Some questions if you have the time. I see hetzner who hosts my site offers osCommerce Shopping Cart and ZenCart Shopping Cart which are open source shopping carts did you look at the open source shopping carts before you chose cubecart. 
Anyway I will keep you guys informed of how this goes in a new thread when the website is ready to go. :Beta1:

----------


## Mark Atkinson

Very interesting. Had a look at the darts and the maxsports sites. 

Not bad at all. I definitely think that Cubecart thing isn't the way to go though. It looks like it's more of a mission to use than it is helpful. 

For a lot of our sites we use Joomla! With thousands of extensions and a fantastic support forum with over 300000 members, you can't go wrong!  :Smile:  Wordpress is great too, but we tend to just use it for sites containing blogs, as this is what it was primarily built for!  :Smile:  The max sports site is pretty cool looking though!

Soon we'll be launching our own e-commerce site which deals with t-shirts that are very niche-based.  Will let you guys know when it comes into fruition.  :Big Grin:  

I think you will really struggle if you decide to build a bigger site encompassing all the products because you will have far more competition then and even if your page does rank somewhere on the first 3 pages, an unrecognised name is far less likely to convert viewers to buyers than one of the bigger e-commerce sites would be.  :Frown: 

You see, even with an unoptimized (for SEO) site, you're still managing to rank on the longer tail traffic.  If you optimize your site well enough, that ranking will jump up, I'm sure of it. 

Convert all your niche based sites into one that isn't niche-focused, and you're going to have a problem.  The problem can be rectified by spending a lot of time on internet marketing and social networking, in order to get the bigger site up the ranking. It will take a lot more effort than you're having to put in for your niche sites though. 

Glad to see you're continuously working on it!  :Smile:  Congrats on your first few customers!

----------


## tonyflanigan

@Ian. Imho, osCommerce is the route to take. Until very recently Zen was the Open Source e-commerce platform of choice, but the guys at osCommerce have really pulled their fingers out and are doing some great stuff. Apart from that, I find working the osComm backend easier, and more intuitive than Zen.

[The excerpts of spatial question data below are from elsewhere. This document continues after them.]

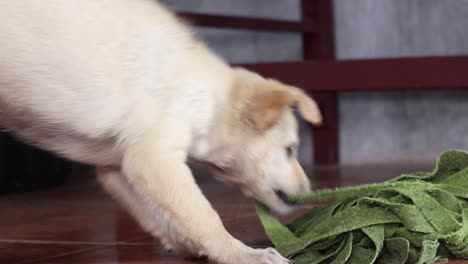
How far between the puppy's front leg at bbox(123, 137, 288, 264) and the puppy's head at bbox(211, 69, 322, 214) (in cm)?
21

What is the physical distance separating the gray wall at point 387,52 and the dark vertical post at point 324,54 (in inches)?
2.4

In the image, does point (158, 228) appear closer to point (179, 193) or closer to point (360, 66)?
point (179, 193)

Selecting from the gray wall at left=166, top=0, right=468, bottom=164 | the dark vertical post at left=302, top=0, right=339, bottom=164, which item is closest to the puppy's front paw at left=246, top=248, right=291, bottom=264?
the gray wall at left=166, top=0, right=468, bottom=164

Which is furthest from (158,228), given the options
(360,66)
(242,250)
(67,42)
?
(360,66)

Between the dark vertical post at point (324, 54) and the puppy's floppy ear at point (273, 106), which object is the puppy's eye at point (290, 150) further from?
the dark vertical post at point (324, 54)

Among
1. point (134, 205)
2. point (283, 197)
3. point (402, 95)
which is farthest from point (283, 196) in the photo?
point (402, 95)

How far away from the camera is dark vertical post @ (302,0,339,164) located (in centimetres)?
430

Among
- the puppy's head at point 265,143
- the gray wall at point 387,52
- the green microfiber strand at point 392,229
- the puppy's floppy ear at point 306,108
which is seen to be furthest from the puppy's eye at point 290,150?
the gray wall at point 387,52

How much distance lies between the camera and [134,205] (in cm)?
189

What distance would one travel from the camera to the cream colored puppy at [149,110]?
1.61 m

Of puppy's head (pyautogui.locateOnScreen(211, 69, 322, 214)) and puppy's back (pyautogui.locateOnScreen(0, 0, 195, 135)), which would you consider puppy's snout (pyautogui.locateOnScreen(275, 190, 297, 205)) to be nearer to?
puppy's head (pyautogui.locateOnScreen(211, 69, 322, 214))

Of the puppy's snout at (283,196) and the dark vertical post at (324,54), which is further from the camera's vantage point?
the dark vertical post at (324,54)

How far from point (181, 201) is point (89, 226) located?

@Mark. Some great insights, thanks. I must say that I personally don't dig the Joomla thing too much. Way back when, I started messing with Joomla and Wordpress round about the same time, and for some reason had a mental block with Joomla. Figures can prove anything, depending on how they're used, and right off I need to throw in that Wordpress has had more core downloads than Joomla. WP is not only a blogging platform, although that was its main reason for creation. It is also an incredible cms.

Regarding the size and scope of an e-commerce solution, yes, niche targetting is the way to go. Fortunately Ian is there already.

And in closing (apologies Mark, I am a Wordpress fan. Can't help it.), Wordpress powered sites outperform Joomla with the search engines.

----------


## Pap_sak

> Pap sak
> Your websites got me going and now am ready to launch our own site with die cut paper products like cup cake wrappers. We are busy getting the production side worked out and need to start the website. 
> Some questions if you have the time. I see hetzner who hosts my site offers osCommerce Shopping Cart and ZenCart Shopping Cart which are open source shopping carts did you look at the open source shopping carts before you chose cubecart. 
> Anyway I will keep you guys informed of how this goes in a new thread when the website is ready to go.


Hi Ian - how was the 10K?

I did look at oscom and zen cart - and found that on default settings that cubecart was the best without having to fiddle too much. I think there are a lot less cubcart sites around, so although not unique, it looks at least a little more bespoke. Standard os com sites are a dime a dozen. Both os com and cubecart are more powerfull than cubecart but you then really need to spend time/or money to get something that looks unique, imo.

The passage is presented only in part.